Bölge Adliye Mahkemesinin yukarıda tarih ve sayısı belirtilen kararı ile arazi niteliğindeki taşınmazlara olduğu gibi kullanılması halinde getireceği net gelir esas alınarak o yörede mutad olarak ekilen münavebe ürünleri buğday, nohut, karpuz ve şeker pancarı verileri esas alınarak değer biçilmesinin 2942 sayılı Kanun'un değerlendirmeye ilişkin hükümlerine aykırılık teşkil etmediği, taşınmazların konumu ve bilirkişi raporundaki özelliklerine göre uygulanan kapitalizasyon faiz oranının ve objektif değer artış oranının uygun olduğu, taşınmazların niteliği, tamamının yüzölçümü, geometrik durumu ve enerji nakil hattı güzergahı dikkate alınarak değer düşüklüğü oranı belirtilmek suretiyle irtifak hakkı karşılığının tespit edilmesi doğru olduğu gibi Anayasa Mahkemesinin iptal kararı çerçevesinde davalı yararına vekâlet ücretine takdir edilip davacı lehine takdir edilmemesinde de bir isabetsizlik görülmediği; ancak taşınmazlardan geçen hattın taşınmazdan geçiş şekli, geometrik durumu ve yüzölçümü göz önüne alındığında değer azalış oranının % 25 olarak belirlenmesi gerekirken % 35 olarak belirlenmesi doğru görülmeyerek istinaf başvurusunun kabulü ile 6100 sayılı Hukuk Muhakemeleri Kanunu'nun (6100 sayılı Kanun) 353 üncü maddesinin birinci fıkrasının (b) bendinin üçüncü alt bendi uyarınca kaldırılarak yeniden esas hakkında hüküm kurulmuştur.

V. TEMYİZ

A. Temyiz Yoluna Başvuranlar

Bölge Adliye Mahkemesinin yukarıda belirtilen kararına karşı süresi içinde davacı idare vekili temyiz isteminde bulunmuştur.

B. Temyiz Sebepleri

Davacı idare vekili temyiz dilekçesinde özetle; istinaf dilekçesinde ileri sürdüğü sebepleri tekrar etmiştir.

C. Gerekçe

1. Uyuşmazlık ve Hukuki Nitelendirme

Uyuşmazlık, dava konusu taşınmazlara tesis edilen irtifak hakkı bedelinin tespitine ilişkindir.

2. İlgili Hukuk

1. 6100 sayılı Kanun'un 369 uncu maddesinin birinci fıkrası ile 370 ve 371 inci maddeleri.

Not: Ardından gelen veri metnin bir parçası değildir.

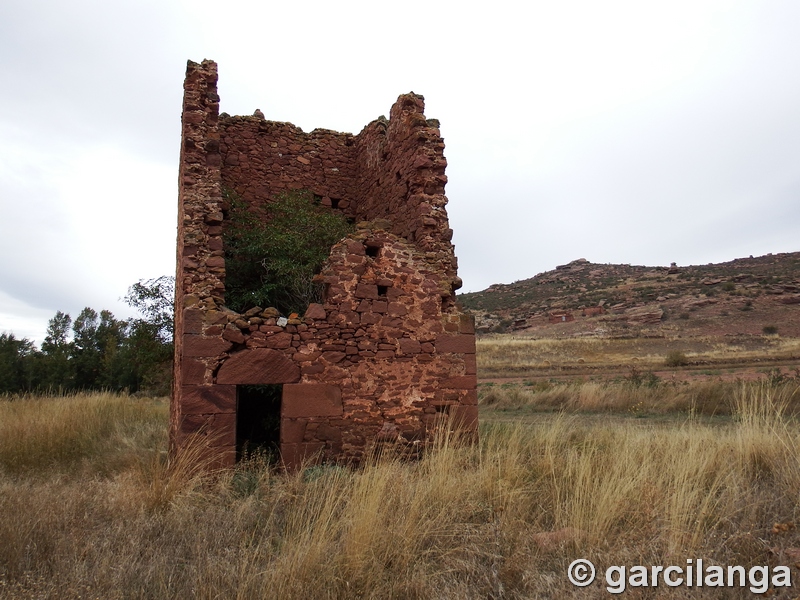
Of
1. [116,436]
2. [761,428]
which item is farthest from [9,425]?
[761,428]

2. 2942 sayılı Kanun'un 10 uncu maddesinin sekizinci fıkrası ile 11 inci maddesi.

3. Değerlendirme

1.Bölge adliye mahkemelerinin nihai kararlarının bozulması 6100 sayılı Kanun'un 371 inci maddesinde yer alan sebeplerden birinin varlığı hâlinde mümkündür.

2. Sulu arazi niteliğindeki taşınmazlara 2942 sayılı Kanun’un 11 inci maddesinin birinci fıkrasının (f) bendi uyarınca net geliri esas alınarak değer biçilmesi ve aynı Kanun'un 11 inci maddesinin son fıkrası uyarınca taşınmazların niteliği, tamamının yüzölçümü, geometrik durumu ve enerji nakil hattı güzergahı dikkate alınarak değer düşüklüğü oranı belirtilmek suretiyle irtifak hakkı karşılığının adil ve hakkaniyete uygun olarak tespiti ile tespit edilen bedelin davalı tarafa ödenmesi ve dava konusu irtifak hakkının idare adına tesciline karar verilmesi yerindedir.

3. Temyizen incelenen karar, tarafların karşılıklı iddia ve savunmalarına, dayandıkları belgelere, uyuşmazlığa uygulanması gereken hukuk kuralları ile hukukî ilişkinin nitelendirilmesine, dava şartlarına, yargılama ve ispat kuralları ile kararda belirtilen gerekçelere göre usul ve kanuna uygun olup temyiz dilekçesinde ileri sürülen nedenler kararın bozulmasını gerektirecek nitelikte görülmemiştir.

VI. KARAR

Açıklanan sebeplerle;

Davacı idare vekilinin yerinde görülmeyen tüm temyiz itirazlarının reddiyle usul ve kanuna uygun Bölge Adliye Mahkemesi kararının 6100 sayılı Kanun’un 370 inci maddesinin birinci fıkrası uyarınca ONANMASINA,Davacı idareden peşin alınan temyiz harcının Hazineye irat kaydedilmesine, Dosyanın İlk Derece Mahkemesine, kararın bir örneğinin Bölge Adliye Mahkemesine gönderilmesine,27.11.2024 tarihinde oy birliğiyle karar verildi.